Solve as many questions as you can. Write your answers in the provided spaces. Knit your submission to PDF or to HTML and print to PDF, and upload to NTULearn.

If some of your R code doesn’t run, you may comment it out.

Mode

This is a restricted open-book quiz. You may use R manuals and course materials, but internet search and AI tools are not allowed.

Time limit

You have 30 minutes to complete the quiz.

# Load required packages
library(tidyverse)
library(janitor)
library(broom)

###### REPLACE 42 here with the numeric part of your matric number
set.seed(42)

Question 1

The penguins dataset is available by default when you load tidyverse. Here is a random sample:

penguins %>%
  sample_n(5)

Write a single pipeline (using the pipe operator %>%) that computes the following summary statistics by species:

Your output should follow this format:

species median_bill mean_mass female_frac
Adelie
Gentoo
Chinstrap
### ANSWER
penguins %>%
  group_by(species) %>%
  summarise(
    median_bill = median(bill_len, na.rm = TRUE),
    mean_mass = mean(body_mass, na.rm = TRUE),
    female_frac = mean(sex == "female", na.rm = TRUE),
    number_of_islands = n_distinct(island)
  )

Question 2

After returning home from Singapore, you are taking a driving theory test consisting of 30 multiple-choice questions.

Estimate your chance of passing the test using simulation:

  1. Generate 10,000 samples from a binomial distribution \(X \sim \mathrm{Binom}(20, 0.7)\) for the number of correct easy questions.

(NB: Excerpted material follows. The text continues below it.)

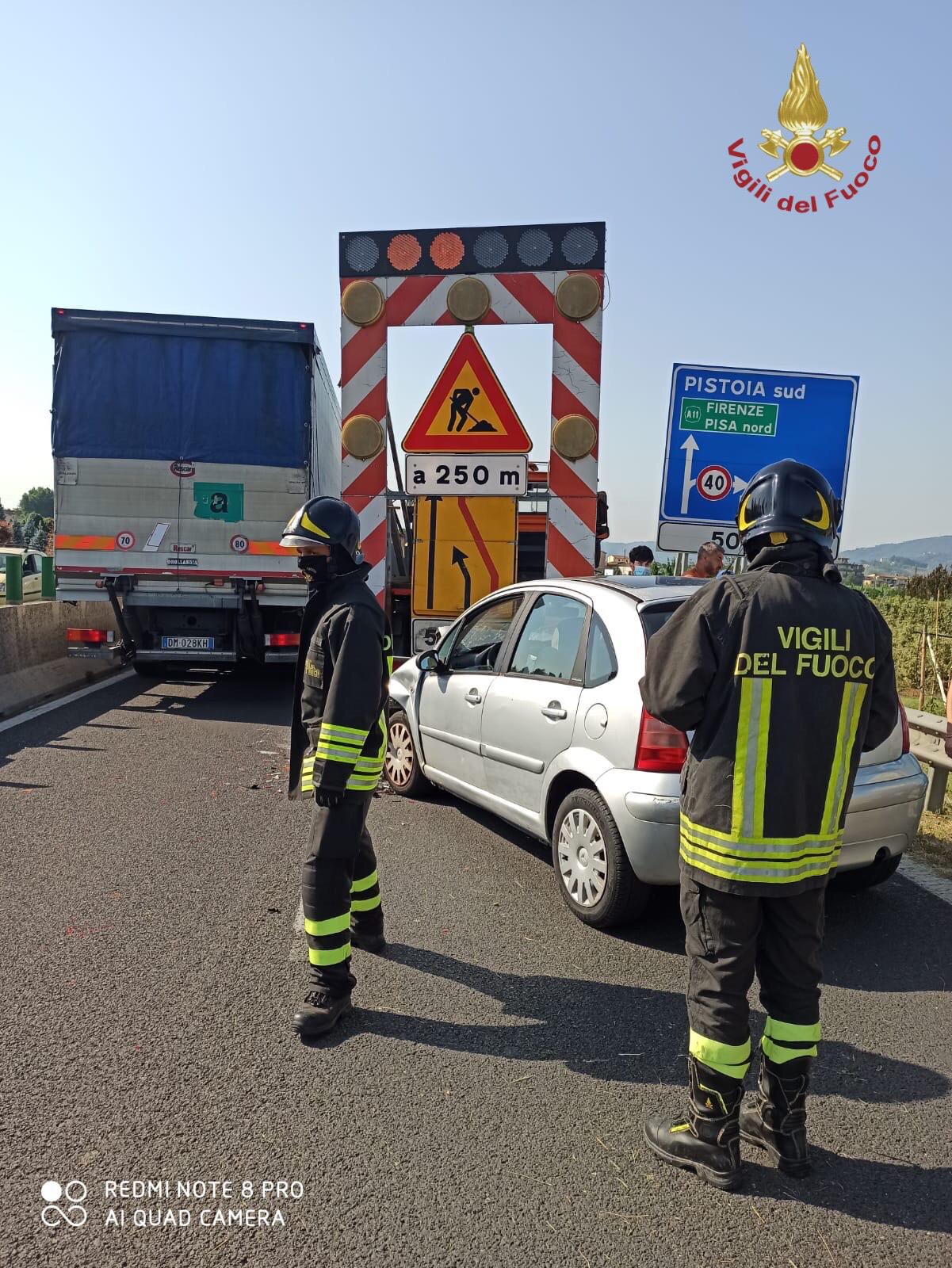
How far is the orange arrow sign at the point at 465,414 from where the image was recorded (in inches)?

  2. Generate 10,000 samples from a binomial distribution \(Y \sim \mathrm{Binom}(10, 0.4)\) for the number of correct hard questions.

  3. Estimate the empirical probability \(P(X + Y \ge 20)\).

## ANSWER HERE
x <- rbinom(10000, 20, 0.7)
y <- rbinom(10000, 10, 0.4)
mean(x + y >= 20)
## [1] 0.2822

Question 3

Generate a QQ-plot of the variable cyl from the mpg dataset. Based on the plot, is it appropriate to use a t-test to compare the sample means of cyl across different groups in mpg?

ANSWER

### ANSWER
mpg %>% ggplot(aes(sample = cyl)) + 
  geom_qq() + 
  geom_qq_line()

The QQ-plot shows that the points do not follow a straight line but instead form a stepped pattern. This indicates that the variable cyl is discrete and does not follow a normal distribution.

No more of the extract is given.